Este número especial em Português da Revista REDES resulta das comunicações apresentadas no “Grupo de Trabalho: Análise de Redes Sociais”, do XI Congresso Luso Afro-Brasileiro de Sociologia que teve lugar em Salvador na Bahia em Agosto de 2011 Este grupo de trabalho teve diferentes objetivos em sua origem. Um deles foi impulsionar o uso da ARS na comunidade lusófona, onde é ainda insuficientemente conhecida, uma comunidade que se encontra muito dispersa e que em grande parte se desconhece entre si, dificultando a aprendizagem e a difusão do conhecimento (ver Varanda et al. neste número). Outro objetivo deste  Grupo de Trabalho foi a valorização da lusofonia enquanto língua científica nos estudos de ARS: nesta área como em outras áreas científicas, a hegemonia anglófona é marcante. Em conseqüência, o estudo de temas sociais que têm que ver com as realidades sociais e culturais do mundo lusófono é minoritário, além de que grande parte dos escassos estudos existentes se baseia em modelos de análise muito influenciados por uma ênfase analítica externa às nossas realidades. Essas ausências tendem a se reproduzir no tempo, já que os estudos existentes têm necessariamente de se apoiar em bibliografia de suporte cujos temas e enfoques abordam outras realidades.  Este fato pode introduzir enviesamentos nestes estudos cuja superação só é possível com a valorização da lusofonia como língua científica, objetivo alcançável através da criação de mais sinergias entre a investigação lusófona.

O interesse da comunidade científica lusófona por este grupo de trabalho foi grande, tendo sido recebidas 41 comunicações (das quais 7 de autores portugueses ou afiliados em Portugal). Era nosso interesse que neste grupo de trabalho fossem apresentados e discutidos trabalhos com um uso de ARS que conforma uma perspectiva de análise multidisciplinar envolvendo metodologias e ferramentas específicas para a investigação das conexões entre agentes de diferentes naturezas conectados por fluxos materiais e imateriais. Foram então selecionados 24 trabalhos, considerando não apenas a qualidade das contribuições, mas também à mobilização metodológica das redes. Desta seleção só 15 foram efetivamente apresentadas[4] e destas 10 foram escolhidas para este número especial, sendo só 6 consideradas para publicação.

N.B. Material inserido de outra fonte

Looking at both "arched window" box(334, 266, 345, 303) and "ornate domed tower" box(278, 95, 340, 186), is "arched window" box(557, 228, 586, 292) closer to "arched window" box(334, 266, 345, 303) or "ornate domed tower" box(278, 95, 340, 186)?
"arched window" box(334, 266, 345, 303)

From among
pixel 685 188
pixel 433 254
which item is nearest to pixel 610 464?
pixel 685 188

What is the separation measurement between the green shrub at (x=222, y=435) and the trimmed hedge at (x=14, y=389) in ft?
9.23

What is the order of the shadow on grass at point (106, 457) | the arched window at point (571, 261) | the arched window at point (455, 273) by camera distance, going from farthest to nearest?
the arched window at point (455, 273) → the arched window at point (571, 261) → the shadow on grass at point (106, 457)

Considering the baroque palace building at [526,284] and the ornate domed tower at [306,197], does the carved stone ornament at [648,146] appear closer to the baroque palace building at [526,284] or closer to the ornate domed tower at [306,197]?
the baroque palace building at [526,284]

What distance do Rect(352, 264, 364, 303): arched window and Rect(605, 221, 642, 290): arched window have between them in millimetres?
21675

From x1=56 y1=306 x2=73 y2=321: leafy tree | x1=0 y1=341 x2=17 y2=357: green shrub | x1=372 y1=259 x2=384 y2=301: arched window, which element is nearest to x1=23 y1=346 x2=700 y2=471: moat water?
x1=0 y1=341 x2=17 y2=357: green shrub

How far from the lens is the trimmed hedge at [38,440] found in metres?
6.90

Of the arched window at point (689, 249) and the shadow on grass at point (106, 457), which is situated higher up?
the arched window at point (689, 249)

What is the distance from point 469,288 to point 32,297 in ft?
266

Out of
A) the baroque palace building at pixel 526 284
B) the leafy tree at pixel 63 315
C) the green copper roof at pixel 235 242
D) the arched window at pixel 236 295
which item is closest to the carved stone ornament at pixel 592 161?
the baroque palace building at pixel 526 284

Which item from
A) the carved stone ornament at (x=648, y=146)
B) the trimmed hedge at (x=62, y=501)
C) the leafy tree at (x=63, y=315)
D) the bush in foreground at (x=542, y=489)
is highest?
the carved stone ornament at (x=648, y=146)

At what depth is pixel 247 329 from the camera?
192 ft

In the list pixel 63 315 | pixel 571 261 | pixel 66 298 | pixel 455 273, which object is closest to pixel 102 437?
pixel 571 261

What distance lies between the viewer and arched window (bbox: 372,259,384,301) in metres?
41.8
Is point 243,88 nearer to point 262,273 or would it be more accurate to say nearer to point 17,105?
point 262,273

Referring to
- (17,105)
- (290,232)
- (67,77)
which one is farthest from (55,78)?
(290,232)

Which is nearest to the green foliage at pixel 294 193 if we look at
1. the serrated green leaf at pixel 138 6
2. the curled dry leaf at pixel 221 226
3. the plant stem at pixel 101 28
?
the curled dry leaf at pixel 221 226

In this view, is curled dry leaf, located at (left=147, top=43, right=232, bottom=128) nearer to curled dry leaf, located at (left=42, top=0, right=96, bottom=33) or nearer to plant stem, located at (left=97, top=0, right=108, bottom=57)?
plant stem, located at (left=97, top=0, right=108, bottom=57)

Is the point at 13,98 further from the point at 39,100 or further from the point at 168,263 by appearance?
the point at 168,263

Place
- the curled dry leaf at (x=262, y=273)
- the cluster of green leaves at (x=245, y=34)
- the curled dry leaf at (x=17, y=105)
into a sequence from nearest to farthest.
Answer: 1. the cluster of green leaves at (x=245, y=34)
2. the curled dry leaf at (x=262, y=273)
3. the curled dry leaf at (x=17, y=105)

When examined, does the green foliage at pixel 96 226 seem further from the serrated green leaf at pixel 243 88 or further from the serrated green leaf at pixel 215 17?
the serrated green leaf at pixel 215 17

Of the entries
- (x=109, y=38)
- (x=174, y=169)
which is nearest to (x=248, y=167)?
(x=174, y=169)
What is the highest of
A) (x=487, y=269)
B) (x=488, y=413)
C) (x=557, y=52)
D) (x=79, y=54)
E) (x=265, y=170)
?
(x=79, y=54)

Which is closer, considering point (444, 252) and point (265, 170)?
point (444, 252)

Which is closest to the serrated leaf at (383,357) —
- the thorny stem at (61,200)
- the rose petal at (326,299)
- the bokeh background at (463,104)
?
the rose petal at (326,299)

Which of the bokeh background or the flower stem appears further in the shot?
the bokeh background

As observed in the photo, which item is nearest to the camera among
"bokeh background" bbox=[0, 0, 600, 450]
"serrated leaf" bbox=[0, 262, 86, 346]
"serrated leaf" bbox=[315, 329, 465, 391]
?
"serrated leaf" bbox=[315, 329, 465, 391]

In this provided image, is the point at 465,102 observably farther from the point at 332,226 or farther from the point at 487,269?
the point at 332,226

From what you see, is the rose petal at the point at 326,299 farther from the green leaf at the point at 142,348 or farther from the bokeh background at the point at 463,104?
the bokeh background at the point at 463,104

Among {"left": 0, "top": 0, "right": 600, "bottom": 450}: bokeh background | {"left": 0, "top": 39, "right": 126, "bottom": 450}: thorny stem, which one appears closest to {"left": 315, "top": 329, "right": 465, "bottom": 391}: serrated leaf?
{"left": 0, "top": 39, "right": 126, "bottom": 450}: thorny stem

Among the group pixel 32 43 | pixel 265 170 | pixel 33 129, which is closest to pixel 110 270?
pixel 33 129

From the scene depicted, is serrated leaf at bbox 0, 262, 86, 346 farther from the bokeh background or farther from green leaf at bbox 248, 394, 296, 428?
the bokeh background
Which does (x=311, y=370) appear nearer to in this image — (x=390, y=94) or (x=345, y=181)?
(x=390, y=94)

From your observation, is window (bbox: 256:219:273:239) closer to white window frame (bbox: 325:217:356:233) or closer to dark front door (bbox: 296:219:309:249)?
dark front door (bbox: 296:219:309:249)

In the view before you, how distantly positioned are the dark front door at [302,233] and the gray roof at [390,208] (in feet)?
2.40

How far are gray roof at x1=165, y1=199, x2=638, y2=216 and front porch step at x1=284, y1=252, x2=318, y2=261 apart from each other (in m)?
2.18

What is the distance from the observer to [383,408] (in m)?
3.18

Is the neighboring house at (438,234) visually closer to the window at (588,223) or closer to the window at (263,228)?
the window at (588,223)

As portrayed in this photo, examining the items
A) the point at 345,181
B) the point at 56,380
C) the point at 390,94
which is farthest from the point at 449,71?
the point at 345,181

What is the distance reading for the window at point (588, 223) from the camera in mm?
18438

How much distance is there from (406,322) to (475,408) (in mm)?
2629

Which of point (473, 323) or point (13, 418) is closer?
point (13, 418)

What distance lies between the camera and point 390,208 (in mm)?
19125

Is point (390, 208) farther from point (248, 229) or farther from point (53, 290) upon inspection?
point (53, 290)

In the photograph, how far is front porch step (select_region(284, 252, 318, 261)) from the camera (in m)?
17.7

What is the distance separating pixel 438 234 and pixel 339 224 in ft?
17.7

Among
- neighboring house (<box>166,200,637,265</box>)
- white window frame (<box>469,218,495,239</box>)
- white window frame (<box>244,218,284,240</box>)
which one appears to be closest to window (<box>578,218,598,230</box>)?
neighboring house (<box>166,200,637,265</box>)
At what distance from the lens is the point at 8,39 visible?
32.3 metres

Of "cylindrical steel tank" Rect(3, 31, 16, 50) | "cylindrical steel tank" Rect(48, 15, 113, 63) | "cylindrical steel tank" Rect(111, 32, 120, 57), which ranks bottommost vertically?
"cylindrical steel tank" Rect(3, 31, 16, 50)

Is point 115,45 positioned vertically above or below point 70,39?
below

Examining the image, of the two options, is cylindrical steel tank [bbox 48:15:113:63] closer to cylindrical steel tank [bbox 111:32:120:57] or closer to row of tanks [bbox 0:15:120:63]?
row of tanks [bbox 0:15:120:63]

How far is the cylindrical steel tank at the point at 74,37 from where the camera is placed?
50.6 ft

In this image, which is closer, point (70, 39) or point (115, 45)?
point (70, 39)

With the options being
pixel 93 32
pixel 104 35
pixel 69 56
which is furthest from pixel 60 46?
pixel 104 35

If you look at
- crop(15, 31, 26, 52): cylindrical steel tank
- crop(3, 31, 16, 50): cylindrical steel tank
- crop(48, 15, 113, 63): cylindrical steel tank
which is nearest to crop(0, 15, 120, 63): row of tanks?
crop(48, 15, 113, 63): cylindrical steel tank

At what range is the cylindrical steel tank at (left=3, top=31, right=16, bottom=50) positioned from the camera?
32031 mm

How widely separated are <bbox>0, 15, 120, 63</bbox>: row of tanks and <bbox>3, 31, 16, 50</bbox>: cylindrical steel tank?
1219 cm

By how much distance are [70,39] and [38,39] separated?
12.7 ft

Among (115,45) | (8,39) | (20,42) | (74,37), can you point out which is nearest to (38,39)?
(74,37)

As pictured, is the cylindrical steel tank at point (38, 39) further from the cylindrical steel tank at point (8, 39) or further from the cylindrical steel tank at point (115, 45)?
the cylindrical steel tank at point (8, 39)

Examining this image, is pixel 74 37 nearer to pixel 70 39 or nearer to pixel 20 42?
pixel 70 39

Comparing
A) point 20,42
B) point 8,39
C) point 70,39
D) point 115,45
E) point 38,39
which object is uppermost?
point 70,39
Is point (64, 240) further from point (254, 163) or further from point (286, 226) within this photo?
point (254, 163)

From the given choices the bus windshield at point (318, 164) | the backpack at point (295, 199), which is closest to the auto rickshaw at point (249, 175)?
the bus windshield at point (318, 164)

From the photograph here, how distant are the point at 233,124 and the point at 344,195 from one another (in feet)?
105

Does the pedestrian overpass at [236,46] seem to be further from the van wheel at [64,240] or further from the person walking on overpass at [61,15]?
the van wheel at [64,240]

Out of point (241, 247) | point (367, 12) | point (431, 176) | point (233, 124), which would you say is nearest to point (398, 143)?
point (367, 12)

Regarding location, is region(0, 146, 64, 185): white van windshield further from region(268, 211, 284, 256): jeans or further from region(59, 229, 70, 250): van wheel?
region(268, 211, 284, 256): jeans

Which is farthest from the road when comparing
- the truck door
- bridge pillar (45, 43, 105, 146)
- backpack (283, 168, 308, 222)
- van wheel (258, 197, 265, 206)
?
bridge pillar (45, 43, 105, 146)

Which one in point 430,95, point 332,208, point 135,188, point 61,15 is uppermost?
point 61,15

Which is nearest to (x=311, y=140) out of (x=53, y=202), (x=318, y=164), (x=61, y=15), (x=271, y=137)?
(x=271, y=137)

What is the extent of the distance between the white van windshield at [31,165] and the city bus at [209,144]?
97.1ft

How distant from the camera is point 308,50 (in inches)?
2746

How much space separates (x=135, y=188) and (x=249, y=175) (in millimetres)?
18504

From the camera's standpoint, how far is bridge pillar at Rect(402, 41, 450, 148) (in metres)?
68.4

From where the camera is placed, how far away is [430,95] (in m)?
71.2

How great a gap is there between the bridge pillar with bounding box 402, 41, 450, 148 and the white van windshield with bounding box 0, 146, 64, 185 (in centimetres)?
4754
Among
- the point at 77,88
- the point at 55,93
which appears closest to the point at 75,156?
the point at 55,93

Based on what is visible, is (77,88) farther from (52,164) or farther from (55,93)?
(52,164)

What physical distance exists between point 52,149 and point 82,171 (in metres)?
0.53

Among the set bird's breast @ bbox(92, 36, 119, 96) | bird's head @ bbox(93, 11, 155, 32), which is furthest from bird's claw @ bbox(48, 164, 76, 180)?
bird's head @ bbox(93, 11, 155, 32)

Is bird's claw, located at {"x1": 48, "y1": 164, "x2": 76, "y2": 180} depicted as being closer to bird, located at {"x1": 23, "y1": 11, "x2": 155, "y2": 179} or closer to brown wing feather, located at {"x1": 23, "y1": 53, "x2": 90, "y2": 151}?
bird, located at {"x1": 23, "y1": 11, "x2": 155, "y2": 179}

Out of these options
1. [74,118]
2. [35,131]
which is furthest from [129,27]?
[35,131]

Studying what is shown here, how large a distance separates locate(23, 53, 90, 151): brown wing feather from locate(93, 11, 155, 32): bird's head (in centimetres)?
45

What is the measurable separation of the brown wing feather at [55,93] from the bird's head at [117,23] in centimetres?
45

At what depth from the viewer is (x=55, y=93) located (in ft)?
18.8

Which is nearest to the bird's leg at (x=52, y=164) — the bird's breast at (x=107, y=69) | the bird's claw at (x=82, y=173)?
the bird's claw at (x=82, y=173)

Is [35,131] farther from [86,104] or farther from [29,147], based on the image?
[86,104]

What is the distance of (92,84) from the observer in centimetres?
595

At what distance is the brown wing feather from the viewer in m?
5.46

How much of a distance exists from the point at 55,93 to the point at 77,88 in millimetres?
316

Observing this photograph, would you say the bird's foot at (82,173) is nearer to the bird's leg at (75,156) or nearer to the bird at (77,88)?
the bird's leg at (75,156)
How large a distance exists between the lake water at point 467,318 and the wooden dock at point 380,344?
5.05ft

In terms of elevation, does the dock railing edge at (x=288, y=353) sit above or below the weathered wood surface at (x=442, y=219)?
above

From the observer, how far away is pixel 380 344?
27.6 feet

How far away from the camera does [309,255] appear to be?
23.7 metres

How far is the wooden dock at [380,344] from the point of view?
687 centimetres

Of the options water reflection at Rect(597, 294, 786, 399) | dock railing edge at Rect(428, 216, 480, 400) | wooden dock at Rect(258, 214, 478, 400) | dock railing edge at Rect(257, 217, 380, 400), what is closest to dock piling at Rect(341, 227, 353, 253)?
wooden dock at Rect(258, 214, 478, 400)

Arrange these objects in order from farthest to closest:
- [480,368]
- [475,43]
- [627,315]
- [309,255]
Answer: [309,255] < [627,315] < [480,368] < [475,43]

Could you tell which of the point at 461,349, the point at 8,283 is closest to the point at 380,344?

A separação dos artigos que incorporam o uso metodológico das redes é importante para filtrar usos genéricos e metafóricos do conceito “redes” ou “redes sociais” muito em voga no período recente. Uma pesquisa no portal de periódicos Scielo (www.scielo.org), por exemplo, indica um crescimento impressionante da presença da expressão ‘redes sociais’ no título de artigos. Se entre 1996 e 2000 apenas 25 artigos foram publicados incluindo a expressão, no quinquênio subsequente foram 69 e entre 2006 e 2010 nada menos do que 289 artigos. No ano de 2011, apenas, 107 artigos constam da base bibliográfica, sugerindo uma verdadeira explosão na produção sobre o tema. Embora esse crescimento seja certamente muito positivo para a área, representa em grande parte a disseminação de usos metafóricos das redes visando caracterizar a fluidez da interação que caracteriza as sociedades contemporâneas. Esse tipo de uso tem levado a interpretações muito díspares sobre o que é a análise de redes sociais e sobre a sua aplicação no estudo dos fenômenos sociais, o que tem sido potencializado ainda pela confusão das chamadas redes sociais (Facebook, Linked in, etc.)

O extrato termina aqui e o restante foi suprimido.